Your task is to transcribe the records exactly, skipping every image.
--- Start of The data ---
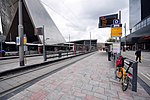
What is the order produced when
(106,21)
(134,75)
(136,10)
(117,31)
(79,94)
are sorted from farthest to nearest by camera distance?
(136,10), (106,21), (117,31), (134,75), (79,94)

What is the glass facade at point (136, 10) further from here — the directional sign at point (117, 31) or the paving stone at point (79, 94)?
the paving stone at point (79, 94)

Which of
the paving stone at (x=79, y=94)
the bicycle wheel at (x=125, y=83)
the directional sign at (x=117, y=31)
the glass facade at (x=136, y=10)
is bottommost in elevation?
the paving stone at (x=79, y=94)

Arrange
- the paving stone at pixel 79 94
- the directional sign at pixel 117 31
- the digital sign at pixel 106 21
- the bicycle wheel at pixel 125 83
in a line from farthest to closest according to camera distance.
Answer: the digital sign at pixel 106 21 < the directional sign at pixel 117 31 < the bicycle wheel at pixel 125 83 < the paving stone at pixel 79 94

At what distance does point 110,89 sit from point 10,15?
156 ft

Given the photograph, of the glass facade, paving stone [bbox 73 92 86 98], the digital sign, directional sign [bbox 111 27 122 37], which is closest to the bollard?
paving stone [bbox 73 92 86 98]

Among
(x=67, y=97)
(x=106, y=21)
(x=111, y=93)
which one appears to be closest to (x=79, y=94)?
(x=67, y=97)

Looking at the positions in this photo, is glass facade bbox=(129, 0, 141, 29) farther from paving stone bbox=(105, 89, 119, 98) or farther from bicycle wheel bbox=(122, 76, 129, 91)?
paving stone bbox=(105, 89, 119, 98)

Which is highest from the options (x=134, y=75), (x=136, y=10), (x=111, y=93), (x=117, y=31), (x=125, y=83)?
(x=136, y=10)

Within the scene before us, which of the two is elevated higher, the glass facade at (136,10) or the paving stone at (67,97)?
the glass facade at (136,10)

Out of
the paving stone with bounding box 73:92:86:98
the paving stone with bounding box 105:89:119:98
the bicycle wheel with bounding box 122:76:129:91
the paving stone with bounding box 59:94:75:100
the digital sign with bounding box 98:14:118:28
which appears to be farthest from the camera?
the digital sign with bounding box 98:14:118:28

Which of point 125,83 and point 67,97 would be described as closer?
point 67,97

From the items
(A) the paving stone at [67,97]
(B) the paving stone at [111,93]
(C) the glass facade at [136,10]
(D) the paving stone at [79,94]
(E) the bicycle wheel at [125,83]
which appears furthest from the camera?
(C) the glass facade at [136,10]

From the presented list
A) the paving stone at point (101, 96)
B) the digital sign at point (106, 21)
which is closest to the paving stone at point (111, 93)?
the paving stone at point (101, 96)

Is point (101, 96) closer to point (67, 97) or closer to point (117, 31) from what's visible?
--- End of The data ---
# Reply to the task
What is the order produced when
(106,21)
(134,75)
(136,10)
(117,31)
(79,94)
are sorted from farthest to nearest by camera distance?
(136,10), (106,21), (117,31), (134,75), (79,94)

What is the glass facade at point (136, 10) further from here — the directional sign at point (117, 31) or the paving stone at point (79, 94)?
the paving stone at point (79, 94)

Which of
the paving stone at (x=79, y=94)
the bicycle wheel at (x=125, y=83)
the directional sign at (x=117, y=31)
the glass facade at (x=136, y=10)
is bottommost in elevation?
the paving stone at (x=79, y=94)

Arrange
- the paving stone at pixel 79 94
- the directional sign at pixel 117 31
- the digital sign at pixel 106 21
- the bicycle wheel at pixel 125 83
in a line from farthest to closest according to camera distance.
Answer: the digital sign at pixel 106 21 < the directional sign at pixel 117 31 < the bicycle wheel at pixel 125 83 < the paving stone at pixel 79 94

At what distance does point 110,89 sit from point 10,15?
156 ft

Given the photograph, of the glass facade, paving stone [bbox 73 92 86 98], the digital sign, directional sign [bbox 111 27 122 37], which is closest to the bollard?
paving stone [bbox 73 92 86 98]

Among
(x=67, y=97)
(x=106, y=21)
(x=111, y=93)
which one appears to be closest to (x=79, y=94)?
(x=67, y=97)

Looking at the positions in this photo, is glass facade bbox=(129, 0, 141, 29) farther from paving stone bbox=(105, 89, 119, 98) or farther from bicycle wheel bbox=(122, 76, 129, 91)?
paving stone bbox=(105, 89, 119, 98)

Which is highest from the options (x=134, y=75), (x=136, y=10), (x=111, y=93), (x=117, y=31), (x=125, y=83)?
(x=136, y=10)

Within the scene before us, which of the two is elevated higher, the glass facade at (136,10) or the paving stone at (67,97)?
the glass facade at (136,10)

Out of
the paving stone with bounding box 73:92:86:98
the paving stone with bounding box 105:89:119:98
the bicycle wheel with bounding box 122:76:129:91
the paving stone with bounding box 59:94:75:100
the digital sign with bounding box 98:14:118:28
which appears to be farthest from the camera?
the digital sign with bounding box 98:14:118:28

Which of point 125,83 and point 67,97 would be described as closer?
point 67,97

From the items
(A) the paving stone at [67,97]
(B) the paving stone at [111,93]
(C) the glass facade at [136,10]
(D) the paving stone at [79,94]
(E) the bicycle wheel at [125,83]
which appears furthest from the camera?
(C) the glass facade at [136,10]

From the presented list
A) the paving stone at point (101, 96)
B) the digital sign at point (106, 21)
which is closest to the paving stone at point (111, 93)?
the paving stone at point (101, 96)

Is point (101, 96) closer to point (67, 97) or closer to point (117, 31) from what's visible?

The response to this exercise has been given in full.